Surprisingly, there was no difference in the frequency of intellectual disability between groups with normal and abnormal MRI findings. To the best of our knowledge, there are no reports on the relationship between severity of cognitive deficits and MRI findings in patients born at term with spastic diplegia. Reports comparing cognitive abnormalities in preterm and term-born children with spastic diplegia with PVL showed that visuoperceptual defects were common in preterm children.24 Veelken et al.22 reported that one-quarter of their children born at term with diplegia had severe intellectual disability (IQ<50), in contrast to 5% among preterm children with diplegia. In our study, the proportion of patients with intellectual disability, 60.5% (52/86) of all patients born at term with spastic diplegia, might be relatively high. Over 50% of patients born at term with spastic diplegia with normal MRI had intellectual disability. ‘Normal MRI findings’ may reflect as-yet undetected abnormalities by widely used MRI scanners. Furthermore, the use of advanced brain imaging techniques with an examination of genetic or early prenatal factors25 may be helpful in elucidating the nature of spastic diplegia in those born at term.

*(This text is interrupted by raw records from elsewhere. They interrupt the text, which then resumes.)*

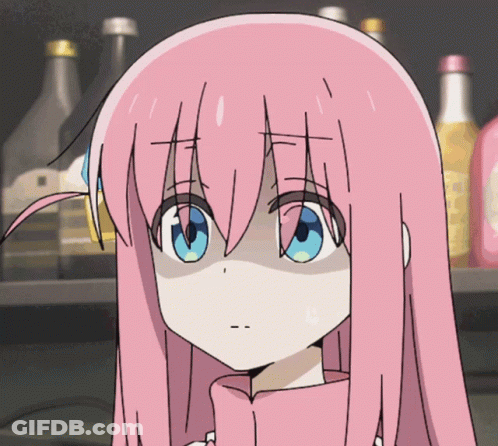 A Girl With Pink Hair And Blue Eyes Is Standing In Front Of A Shelf Full Of Bottles GIF
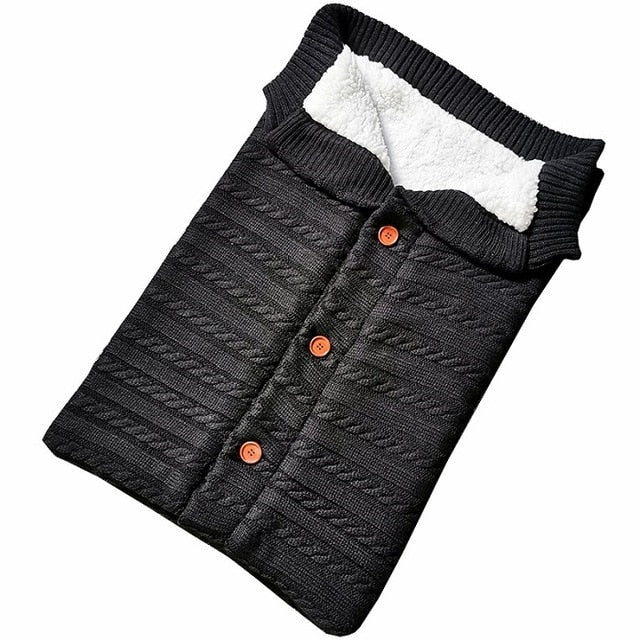 A cozy Baby Sleeping Bag Envelope in various colors, designed for infants, featuring a warm wool exterior and soft polar fleece lining.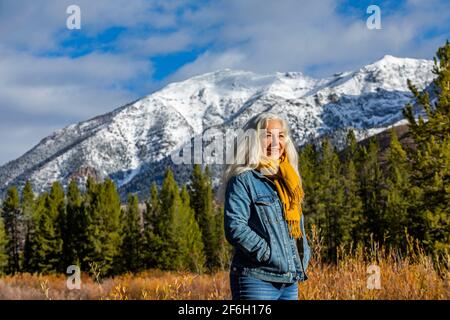 États-Unis, Idaho, Sun Valley, femme âgée souriante debout dans le paysage de montagne d'automne Banque D'Images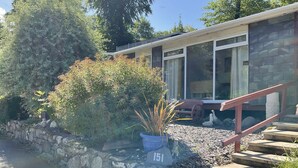 A modern building with a stone wall, a blue planter with a sign '151', and a wooden bench. - Holiday Cabin Sleeps 5 Caernarfon, Snowdonia (Caernarfon)
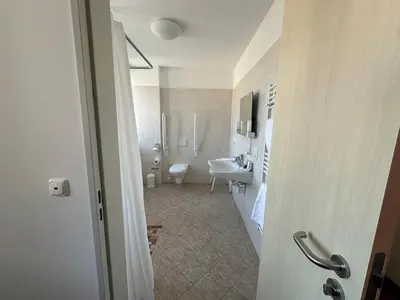 Ein Badezimmer in der Unterkunft GER-Haus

PVL and porencephaly/PVI are categorized as preterm-type brain injuries because they are the result of vascular system immaturity, where vascular watershed areas are situated in the periventricular white matter.26 This type of injury typically causes spastic diplegia based on the somatotopic organization of descending corticospinal tracts.26 In the present study, PVL and porencephaly/PVI were observed in 18 patients with spastic diplegia; all but one, whose perinatal medical record was not available, showed no evidence of perinatal asphyxia, suggesting that PVL and porencephaly/PVI in the term infants occurred in utero early in the third trimester. Although five patients with porencephaly/PVI and one patient with malformation had asymmetric brain lesion and more severe contralateral palsy, they showed diplegia rather than hemiplegia, suggesting the presence of undetected lesions in the pyramidal tract.
In conclusion, the present study, which to our knowledge has used the largest reported sample size of patients born at term with spastic diplegia, found that (1) 41.9% of patients had normal MRI findings, (2) there was no difference in the incidence of severe motor dysfunction and intellectual disability between patients with abnormal and normal brain MRI findings, and (3) patients with no brain abnormalities exhibited significantly fewer epileptic episodes than those with abnormal MRI findings. Spastic diplegia in patients born at term with no brain abnormalities may be the result of unidentified pathophysiology that requires further clarification. The investigation of possible genetic or early prenatal factors may provide a better understanding of the pathogenesis of spastic diplegia in those born at term.